Al salir de la casa del chileno caminé rue de Poissonniers en sentido inverso. Hasta esa noche había estado pensando y trabajando un poema largo dedicado a un amigo que está en Buenos Aires mientras yo recorro los saldos de París, y que también estuvo recorriendo los saldos de París mientras yo militaba y escribía en Buenos Aires. Creo, de hecho, que conocimos París como una sucesión fortuita, ya hace unos años. El pasó primero por Burdeos y después llegó a París. Mientras descubría Saint-Germán-des-Prés yo estaba en Belfast o al este de Irlanda, ya no recuerdo. Cuando bajé a Francia, él volvió a Buenos Aires. Solo coincidimos en dejarle una nota de agradecimiento sobre el sepulcro de un escritor. La primera tarde que recorrí el cementerio de Montparnasse estuve buen rato buscando su lápida. Coordinamos la expedición con un español de Toledo que llamaba “poeta” y que estaba dispuesto a perder su vuelo a Madrid si antes no encontraba el sepulcro del mismo escritor. Al fin la encontramos, el español la fotografió y después se fue. Entonces yo escribí en un pedazo de hoja cuadriculada una palabra y la aseguré sobre el sepulcro con algunas monedas de diez centavos argentinos que tenía. A unas pulgadas de mi pedazo papel, restaba, encogida por la humedad y la lluvia, una nota similar con la letra de mi amigo. También la fotografié y ya en Buenos Aires confirmamos la caligrafía.

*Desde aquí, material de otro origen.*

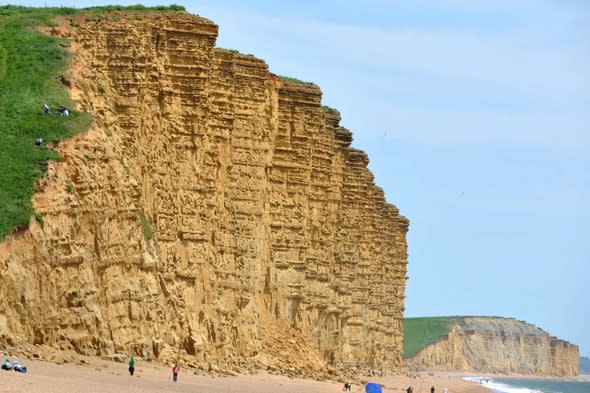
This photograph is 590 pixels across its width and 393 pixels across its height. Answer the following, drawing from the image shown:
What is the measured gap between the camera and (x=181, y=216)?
5181 centimetres

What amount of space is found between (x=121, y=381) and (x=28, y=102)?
10.9 metres

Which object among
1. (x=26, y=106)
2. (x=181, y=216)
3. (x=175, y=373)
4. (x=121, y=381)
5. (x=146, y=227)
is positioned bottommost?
(x=121, y=381)

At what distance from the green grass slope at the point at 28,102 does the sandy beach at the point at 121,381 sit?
4491mm

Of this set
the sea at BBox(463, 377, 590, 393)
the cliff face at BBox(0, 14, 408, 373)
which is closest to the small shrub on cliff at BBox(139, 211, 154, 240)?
the cliff face at BBox(0, 14, 408, 373)

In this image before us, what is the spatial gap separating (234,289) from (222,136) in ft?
19.9

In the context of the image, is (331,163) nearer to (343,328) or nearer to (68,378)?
(343,328)

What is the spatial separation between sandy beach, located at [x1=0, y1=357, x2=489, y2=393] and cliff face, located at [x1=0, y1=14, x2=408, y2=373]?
1.10 meters

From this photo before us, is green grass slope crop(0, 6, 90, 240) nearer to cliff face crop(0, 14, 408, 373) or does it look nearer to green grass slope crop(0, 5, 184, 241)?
green grass slope crop(0, 5, 184, 241)

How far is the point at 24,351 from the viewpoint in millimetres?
40312

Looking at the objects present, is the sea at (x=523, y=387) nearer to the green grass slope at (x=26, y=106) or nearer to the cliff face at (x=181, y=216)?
the cliff face at (x=181, y=216)

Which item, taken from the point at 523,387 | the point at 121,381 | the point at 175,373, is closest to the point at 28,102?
the point at 175,373

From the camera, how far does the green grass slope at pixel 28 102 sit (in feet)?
139

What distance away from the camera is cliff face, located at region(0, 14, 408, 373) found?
4316cm

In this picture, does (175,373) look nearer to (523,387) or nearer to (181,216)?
(181,216)
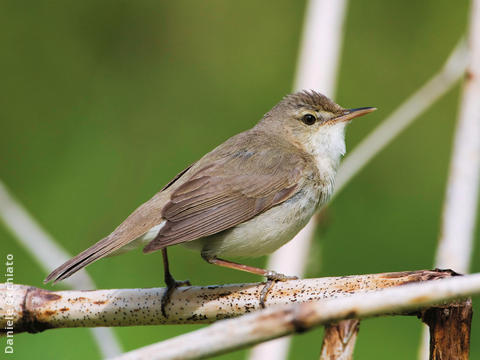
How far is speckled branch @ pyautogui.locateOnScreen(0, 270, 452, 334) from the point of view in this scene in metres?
2.56

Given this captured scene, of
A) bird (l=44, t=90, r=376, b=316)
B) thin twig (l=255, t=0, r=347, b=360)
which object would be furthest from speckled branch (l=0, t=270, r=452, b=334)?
thin twig (l=255, t=0, r=347, b=360)

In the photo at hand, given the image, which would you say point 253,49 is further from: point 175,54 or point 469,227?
point 469,227

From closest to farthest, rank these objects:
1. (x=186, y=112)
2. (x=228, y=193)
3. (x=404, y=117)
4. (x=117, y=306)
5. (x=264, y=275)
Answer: (x=117, y=306), (x=264, y=275), (x=228, y=193), (x=404, y=117), (x=186, y=112)

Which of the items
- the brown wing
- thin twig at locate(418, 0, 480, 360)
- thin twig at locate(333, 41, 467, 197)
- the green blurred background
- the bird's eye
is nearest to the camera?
thin twig at locate(418, 0, 480, 360)

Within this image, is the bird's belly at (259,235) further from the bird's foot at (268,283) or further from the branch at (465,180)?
the branch at (465,180)

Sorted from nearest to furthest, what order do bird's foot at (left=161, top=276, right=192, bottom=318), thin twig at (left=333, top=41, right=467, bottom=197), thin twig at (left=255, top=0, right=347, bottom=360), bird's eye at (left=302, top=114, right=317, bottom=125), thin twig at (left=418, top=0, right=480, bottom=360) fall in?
bird's foot at (left=161, top=276, right=192, bottom=318) < thin twig at (left=418, top=0, right=480, bottom=360) < thin twig at (left=333, top=41, right=467, bottom=197) < thin twig at (left=255, top=0, right=347, bottom=360) < bird's eye at (left=302, top=114, right=317, bottom=125)

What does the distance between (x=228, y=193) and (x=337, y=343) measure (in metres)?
1.45

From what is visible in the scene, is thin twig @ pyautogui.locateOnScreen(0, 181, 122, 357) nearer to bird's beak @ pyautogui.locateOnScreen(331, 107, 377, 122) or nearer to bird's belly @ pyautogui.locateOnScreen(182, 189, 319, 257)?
bird's belly @ pyautogui.locateOnScreen(182, 189, 319, 257)

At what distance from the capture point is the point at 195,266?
15.2ft

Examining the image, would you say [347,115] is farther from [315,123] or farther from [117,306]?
[117,306]

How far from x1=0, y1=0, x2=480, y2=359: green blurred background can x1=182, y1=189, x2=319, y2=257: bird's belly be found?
1.11 m

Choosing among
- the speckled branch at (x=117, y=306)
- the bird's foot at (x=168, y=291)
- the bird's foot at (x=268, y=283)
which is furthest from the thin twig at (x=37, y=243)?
the bird's foot at (x=268, y=283)

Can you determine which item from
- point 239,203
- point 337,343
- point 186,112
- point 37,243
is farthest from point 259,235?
point 186,112

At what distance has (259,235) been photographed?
A: 3.23m
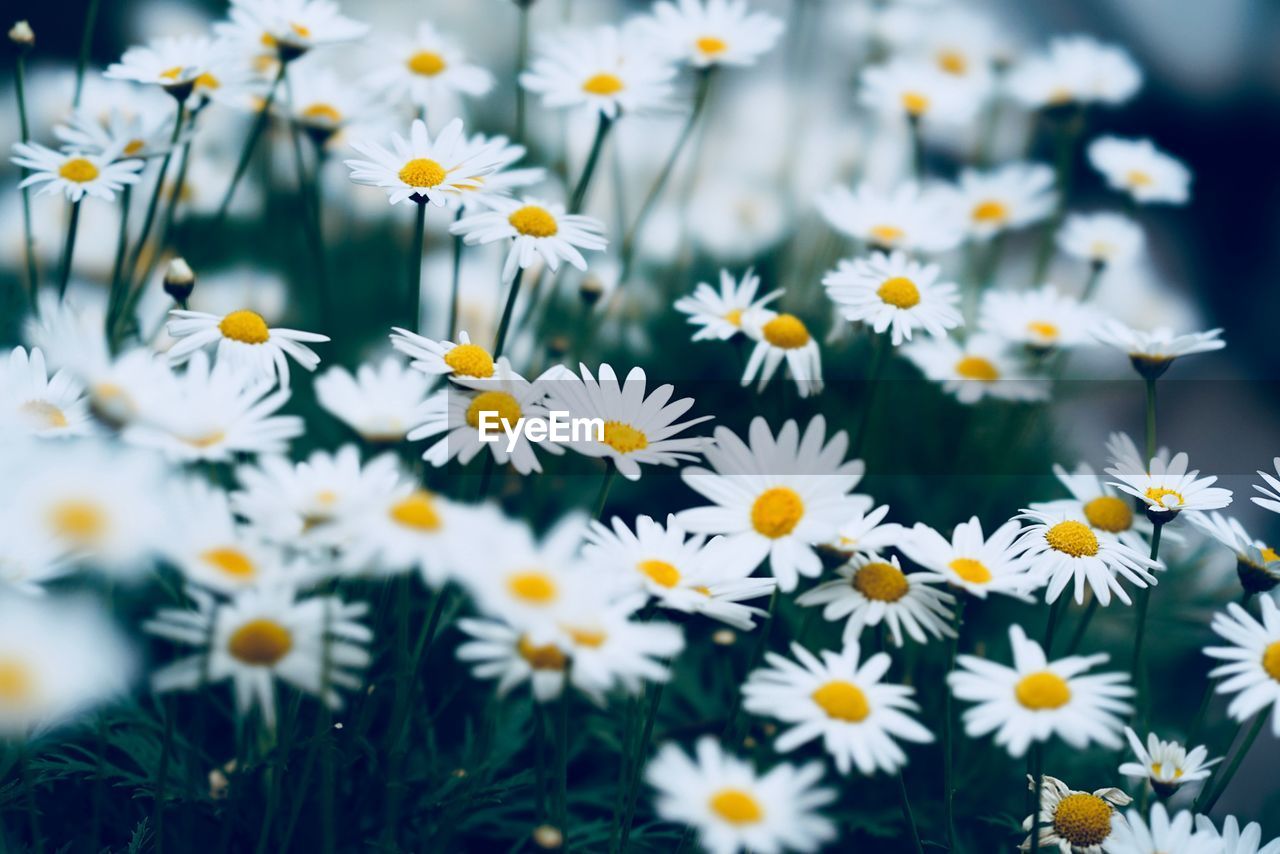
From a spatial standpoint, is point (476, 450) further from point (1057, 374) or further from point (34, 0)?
point (34, 0)

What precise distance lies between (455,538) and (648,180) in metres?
1.69

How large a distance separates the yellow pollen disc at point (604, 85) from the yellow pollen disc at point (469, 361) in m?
0.54

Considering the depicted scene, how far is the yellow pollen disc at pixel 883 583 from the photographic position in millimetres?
915

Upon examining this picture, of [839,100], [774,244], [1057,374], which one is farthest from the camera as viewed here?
[839,100]

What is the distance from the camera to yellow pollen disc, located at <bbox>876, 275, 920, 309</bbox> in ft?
3.79

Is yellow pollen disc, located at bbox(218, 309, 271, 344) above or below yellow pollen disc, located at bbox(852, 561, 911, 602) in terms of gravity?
above

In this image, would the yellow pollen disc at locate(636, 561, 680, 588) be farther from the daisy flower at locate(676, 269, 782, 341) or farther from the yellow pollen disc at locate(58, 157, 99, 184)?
the yellow pollen disc at locate(58, 157, 99, 184)

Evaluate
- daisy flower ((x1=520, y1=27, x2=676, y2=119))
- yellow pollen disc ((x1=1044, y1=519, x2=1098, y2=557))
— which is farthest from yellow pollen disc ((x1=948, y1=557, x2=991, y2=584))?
daisy flower ((x1=520, y1=27, x2=676, y2=119))

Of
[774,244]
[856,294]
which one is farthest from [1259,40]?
[856,294]

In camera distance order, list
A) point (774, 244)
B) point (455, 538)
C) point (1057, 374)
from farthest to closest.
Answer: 1. point (774, 244)
2. point (1057, 374)
3. point (455, 538)

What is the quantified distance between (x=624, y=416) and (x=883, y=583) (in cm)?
25

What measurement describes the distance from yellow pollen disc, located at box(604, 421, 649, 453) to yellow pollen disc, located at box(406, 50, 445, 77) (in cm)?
74

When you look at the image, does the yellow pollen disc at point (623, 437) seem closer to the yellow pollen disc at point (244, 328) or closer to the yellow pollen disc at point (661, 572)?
the yellow pollen disc at point (661, 572)

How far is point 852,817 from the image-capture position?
1.15m
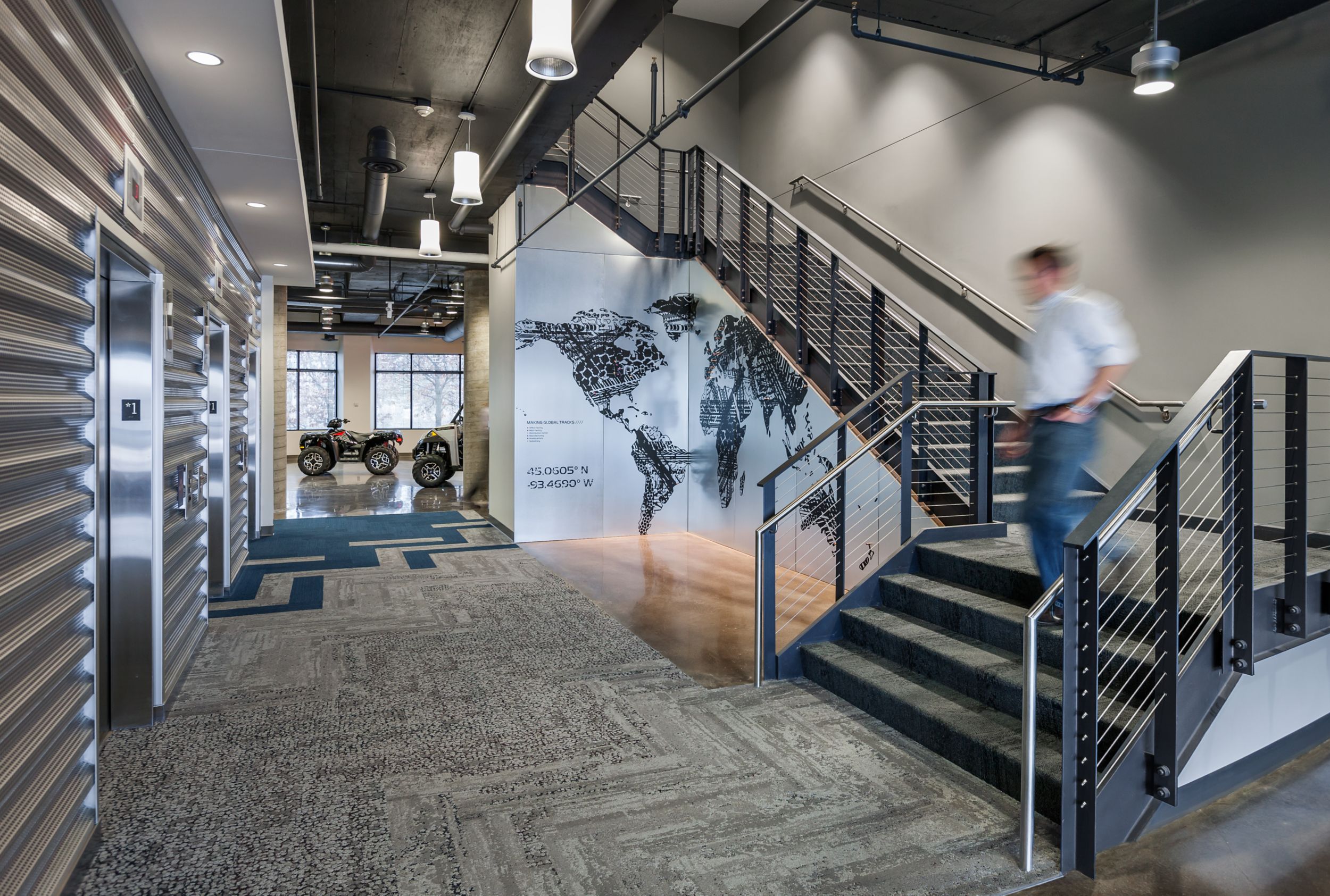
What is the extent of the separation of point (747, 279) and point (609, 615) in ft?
11.1

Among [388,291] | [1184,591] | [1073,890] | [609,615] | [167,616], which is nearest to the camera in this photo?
[1073,890]

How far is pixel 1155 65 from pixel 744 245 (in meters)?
4.00

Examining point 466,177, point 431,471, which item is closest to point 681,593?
point 466,177

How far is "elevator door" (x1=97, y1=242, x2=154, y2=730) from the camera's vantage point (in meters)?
3.27

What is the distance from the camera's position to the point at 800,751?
126 inches

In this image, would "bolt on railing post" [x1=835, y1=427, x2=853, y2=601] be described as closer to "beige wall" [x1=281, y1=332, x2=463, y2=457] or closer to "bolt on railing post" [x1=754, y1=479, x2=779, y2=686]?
"bolt on railing post" [x1=754, y1=479, x2=779, y2=686]

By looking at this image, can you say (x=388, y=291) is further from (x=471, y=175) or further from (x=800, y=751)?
(x=800, y=751)

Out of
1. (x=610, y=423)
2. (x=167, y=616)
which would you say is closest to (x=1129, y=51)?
(x=610, y=423)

Caminé rue de Poissonniers, entonces, pensando en este poema y un concierto de … que había estado cantando en silencio desde la media mañana (creo que soñé con el concierto o un lagarto de mosaicos similar al de Gaudí con un soundtrack similar de fondo) hasta fijarme, una vez más, en las calles oscuras de Poissonniers, los barrios que circundan, lejanos y tomados por una mayoría africana, la basílica de Sacre Coeur. En París los distritos o barrios se identifican con números pero éste bautismo es meramente administrativo y no contempla el semblante cambiante y difuso de una ciudad. En los distritos hay límites, postales filmográficas o prostitución de bajo costo. No caminaba Montmartre, entonces, ni las escalinatas filmadas por Truffaut en los 50s. Caminaba Château Rouge, un río vacío sobre el que sonaban dados invisibles, y una brisa leve arrastraba bolsas de nylon y cartones y maletas abandonadas. Rue de Poissonniers a las dos eran vendedores, putas de todas las edades y tallas, paseantes ocasionales y nocturnos. Ninguno era blanco y muchos caminaban sin tan solo parpadear. Eran miradas veteadas por el crack y la noche. Y decidí encender un cigarrillo y repetir el mismo gesto detectivesco al que se dan los extranjeros en las ciudades europeas. Caminar de noche sin destino aparente. Max Derrey, entonces, encendió un Camel y anduvó por rue de Poissonniers, pateó las cajas que se encontraban a sus pies y se fijó en las putas y los escaparates cerrados y en las marquesinas de tiendas que memoraban Haití, Costa de Marfil, Argelia.
Me dirigí en dirección a Clignancourt pero tomando otras calles, anotando sus nombres en el block. De noche podía ser Buenos Aires o una ciudad sin monumentos ni bandera. Edificios blancos y mansardas y veredas cubiertas por la mugre diurna.